Commodities in China including copper, zinc, cotton, sugar, rubber, corn and soybeans fell by the daily limits on concern that another rate increase and additional sales from reserves of raw materials would slash demand.

“Investors took profits after the recent rally in commodities,” said Judy Zhu, an analyst at Standard Chartered Bank in Shanghai. “The rumor that China may raise interest rates also contributed to the general panic selling.”

This week, commodity exchanges in the U.S. and Europe increased the cost of trading after rallies earlier this month in cotton, sugar and soybeans.
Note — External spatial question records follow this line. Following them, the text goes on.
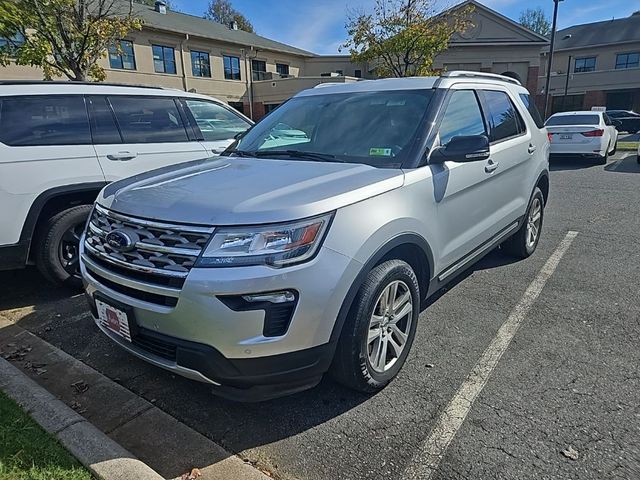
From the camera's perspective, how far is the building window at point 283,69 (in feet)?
103

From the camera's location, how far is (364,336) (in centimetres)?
239

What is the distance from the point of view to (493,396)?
8.57 ft

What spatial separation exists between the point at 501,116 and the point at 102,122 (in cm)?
393

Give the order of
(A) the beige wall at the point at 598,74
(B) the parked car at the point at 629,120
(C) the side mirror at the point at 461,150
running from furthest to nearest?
(A) the beige wall at the point at 598,74 → (B) the parked car at the point at 629,120 → (C) the side mirror at the point at 461,150

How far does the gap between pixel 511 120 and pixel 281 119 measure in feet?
7.65

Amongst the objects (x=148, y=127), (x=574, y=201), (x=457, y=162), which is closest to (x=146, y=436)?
(x=457, y=162)

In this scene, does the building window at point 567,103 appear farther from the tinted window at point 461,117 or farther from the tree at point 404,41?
the tinted window at point 461,117

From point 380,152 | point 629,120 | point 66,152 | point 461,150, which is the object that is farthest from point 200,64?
point 629,120

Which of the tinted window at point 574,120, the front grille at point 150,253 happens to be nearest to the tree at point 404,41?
the tinted window at point 574,120

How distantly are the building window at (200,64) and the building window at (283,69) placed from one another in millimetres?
6229

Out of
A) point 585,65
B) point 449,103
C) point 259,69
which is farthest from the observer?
point 585,65

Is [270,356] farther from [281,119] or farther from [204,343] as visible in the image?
[281,119]

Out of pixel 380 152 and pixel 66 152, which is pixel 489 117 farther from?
pixel 66 152

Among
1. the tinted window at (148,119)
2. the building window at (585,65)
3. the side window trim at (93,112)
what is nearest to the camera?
the side window trim at (93,112)
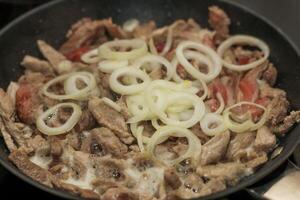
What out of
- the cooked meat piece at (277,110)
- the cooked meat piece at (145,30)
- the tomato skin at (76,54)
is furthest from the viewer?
the cooked meat piece at (145,30)

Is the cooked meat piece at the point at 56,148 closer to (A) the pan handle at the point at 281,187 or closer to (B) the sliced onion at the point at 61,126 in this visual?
(B) the sliced onion at the point at 61,126

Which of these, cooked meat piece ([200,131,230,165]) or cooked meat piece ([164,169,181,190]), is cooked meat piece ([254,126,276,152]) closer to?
cooked meat piece ([200,131,230,165])

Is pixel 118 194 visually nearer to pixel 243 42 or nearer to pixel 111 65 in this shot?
pixel 111 65

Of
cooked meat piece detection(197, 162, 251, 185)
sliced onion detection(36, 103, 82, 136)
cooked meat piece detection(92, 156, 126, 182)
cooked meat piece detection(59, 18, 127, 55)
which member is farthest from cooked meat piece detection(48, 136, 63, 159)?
cooked meat piece detection(59, 18, 127, 55)

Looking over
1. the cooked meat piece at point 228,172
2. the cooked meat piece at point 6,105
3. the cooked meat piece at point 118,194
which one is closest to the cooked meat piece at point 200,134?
the cooked meat piece at point 228,172

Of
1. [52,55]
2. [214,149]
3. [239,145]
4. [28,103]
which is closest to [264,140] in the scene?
[239,145]

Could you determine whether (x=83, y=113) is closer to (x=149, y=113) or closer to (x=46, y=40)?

ICE Futures U.S. boosted margins, or the amount of money traders must keep on deposit, by 81 percent to $5,460 per speculative sugar contract.

Raw-sugar futures in New York tumbled 12 percent, the most since July 1988. Yesterday, Europe announced plans to increase exports.

‘Risk Averse’

“The commodity market overall has turned bearish, and a lot of traders have become risk averse,” said Ricardo Scaff, a trader at Rabobank International in New York. “The European Union news is negative, and it has become expensive for some funds to hold positions with the jump in the margin requirements.”

Copper tumbled the most in four months in New York and fell from a record in London. China is the biggest consumer.

“China sent shivers through the market,” said Michael Gross, an analyst at OptionsSellers.com in Tampa, Florida. “Prices will continue to fall next week.”

Gold futures tumbled the most in four months to settle at $1,365.50 an ounce in New York. On Nov. 9, the price reached a record $1,424.30.

“From a technical perspective, it’s not over for gold,” said Leonard Kaplan, the president of Prospector Asset Management in Evanston, Illinois. “Gold just had a really bad day. If it goes under $1,315, then you can go on the promenade deck and wave the rally goodbye.”

Cotton futures fell 5 cents a pound, the most allowed by ICE. China is the world’s biggest consumer of the fiber.

‘Brake’ on Demand

“Raising rates has a negative psychological impact and will put a brake on the rising demand,” said Keith Brown, the president of Keith Brown & Co., a brokerage in Moultrie, Georgia.

On Nov. 10, cotton reached $1.5195, the highest level in 140 years of trading. The price has jumped 91 percent in the past 12 months as demand climbed in China, eroding inventories in the U.S., the biggest exporter.

Crude oil fell the most in more than three weeks. China is the world’s biggest energy-consuming country.

“Anything that provides evidence of a slowing Chinese economy is likely to be reflected in oil-demand estimates,” said Adam Sieminski, the chief energy economist at Deutsche Bank AG in Washington. “It would also tend to moderate bullish views for where oil prices will be in 2011.”